Unlike the album, I could not find anything resembling a case file.

I searched for hours: in the laboratory, in the pantry, out in the honey shed, under the carpets. I tapped stones until my knuckles ached, pulled apart all the beds, looked inside every art book on the shelves.

Near midnight, I eased my sore back and decided reluctantly that he had left it in a bolt-hole, or with Mycroft.

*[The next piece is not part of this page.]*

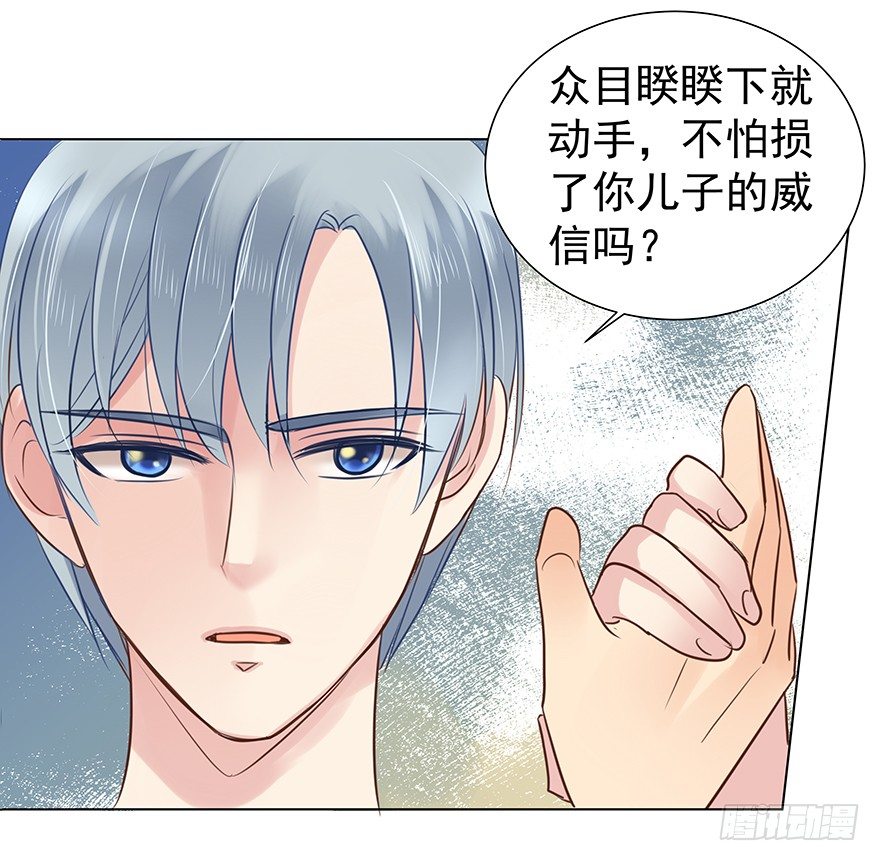 偶尔也想求安慰12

I curled up in bed and closed my eyes, trying not to picture the lively features of Irene Adler as drawn by her son. Irene Adler, who had managed to get the best of Holmes in an early, and important, case. Irene Adler, whom he had sought out in France some years later, and, all unknowing, left with child. Irene Adler, whose musical life meshed with that of Holmes, an area of my partner's life in which I could not share, since my tin ear and my dislike-

I sat bolt upright.

Music.

I trotted downstairs to the shelf in the sitting room where Holmes kept his gramophone records. Because I had no ear for music, it was a shelf I rarely went near, and anyone else, knowing Holmes' passion for these fragile objects, kept well clear of it, as well.

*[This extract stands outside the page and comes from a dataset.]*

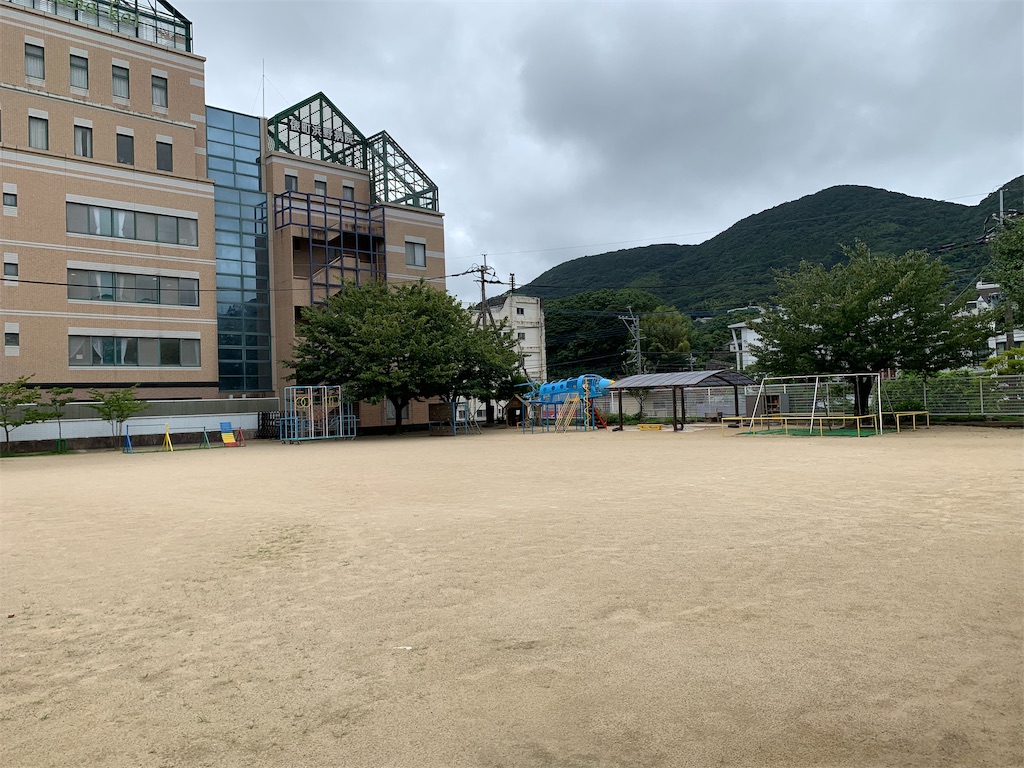 f:id:sop-masumi:20190824233358j:image f:id:sop-masumi:20190824233358j:image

Two-thirds of the way along the shelf was an inch-thick cloth-covered box of Irene Adler's operatic recordings. Inside, nestled between the second and third disk, was a manila envelope containing perhaps thirty pages.

The first was a copy of Damian Adler's birth record. The second a Photostat copy of his enlistment in the Army. The third was an arrest form, dated 27 April 1918. The fourth recorded his admission to the mental asylum in Nantes, on 6 May 1918.

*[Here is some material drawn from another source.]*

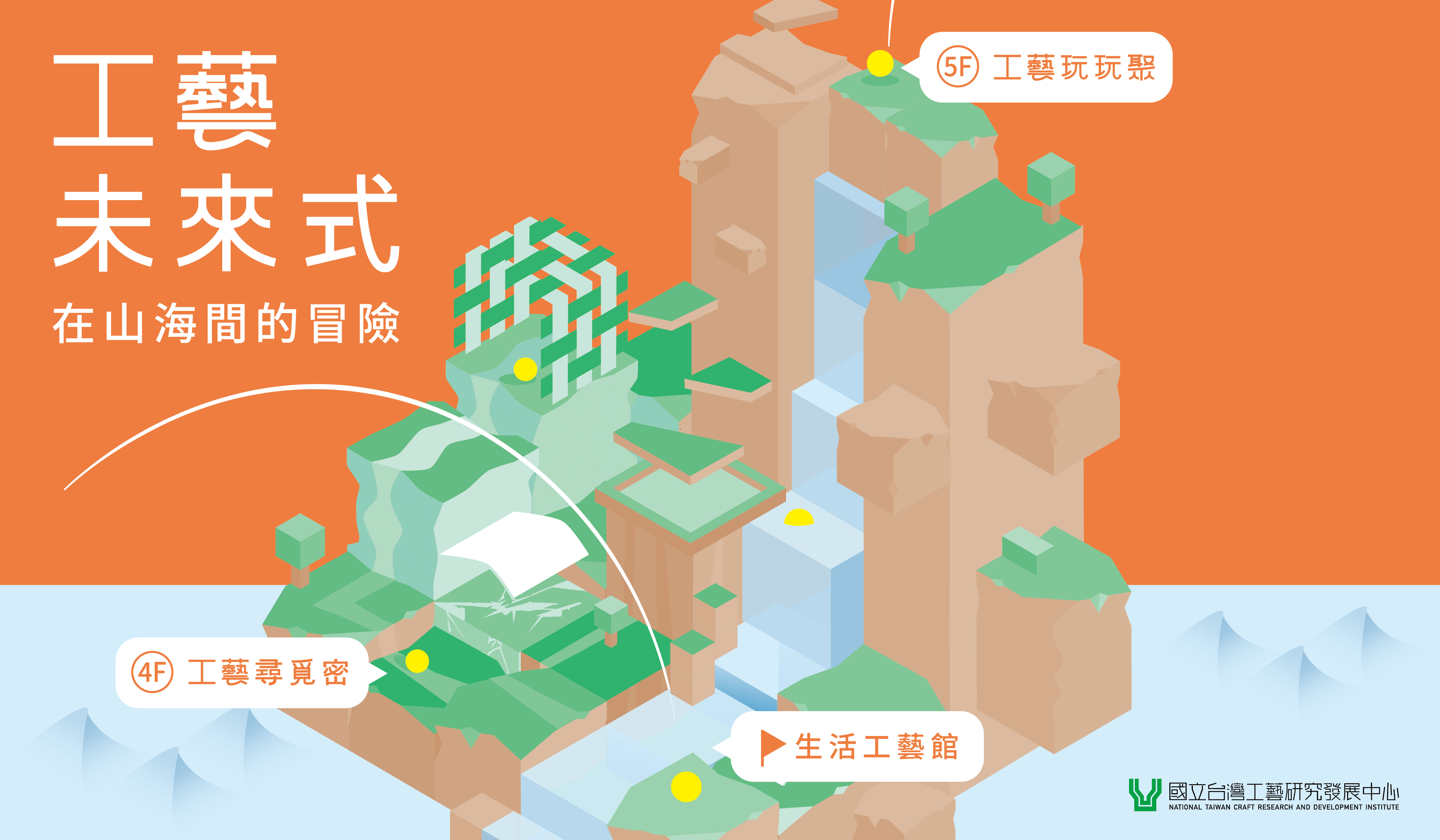 工藝未來式-在山海間的冒險－工藝尋覓密&工藝玩玩聚 - 圖片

He'd killed a fellow officer, ten days before.

15

The Guide (1): A Guide is rarely a person whom society

will invite to its garden parties. The boy's Guide appeared

as a coarse bully with compelling eyes and the

overweening pride of a man who has conquered

mountains: It mattered not, for the Guide possessed

both knowledge and wisdom.

Testimony, II:1

HOLMES HERE.”

“Mycroft, have you heard anything from Damian?”

“Sherlock, good evening. Where are you?”

“Have you heard from Damian?”

“Not since Saturday. Have you lost him?”

“We came up to Town together on Tuesday, but he left the hotel early this morning, and had not returned when I came in tonight. I wondered perhaps if he had telephoned to you.”

“No. Which hotel?”

“The place in Battersea run by the cousin of my old Irregular Billy.”

“Perhaps that explains it.”

“His absence may have more to do with our activities yesterday than with the quality of our lodgings. I took him on a round of houses of ill repute.”

“Is this related to our last telephone conversation, when you requested that I look into the wife's background?”

“Precisely. Have you had any results?”

“It's been little more than forty-eight hours. Sherlock-”

“Mycroft, we must find her.”

“I see that. And him.”

“It is also possible that he received a message.”

“You speak of the one in The Times agony column, couched as an advert for nerve tonic?”

“I should have known you'd notice it.”

“‘Addled by your family? Rattled by uncertainty? Eros has ten morning tonics for you to try on Friday.’”

“That's the one, although one rather wonders that it was accepted, considering the double entendre. Damian appears to have met the man at the statue on Piccadilly Circus, at ten o'clock.”

“Am I to understand, Sherlock, that you have spoken with the staff at the Café Royal?”

“Damian took breakfast there early this morning, when he was given an envelope left for him two days earlier. He was later seen walking up Regent Street in the company of a man the porter did not know, a man of average height, in his forties, with dark hair, good-quality clothes, no facial hair, and a scar near his left eye.”

“What do you intend to do now?”

“I've left a message for Damian at the Battersea hotel. He may yet return there. I've been past his house twice today, but there are no signs of life. I am going there now-I'll break in and get some sleep, then search the place by daylight. I cannot think why it has proved so difficult to find any trace of a Chinese woman and her child.”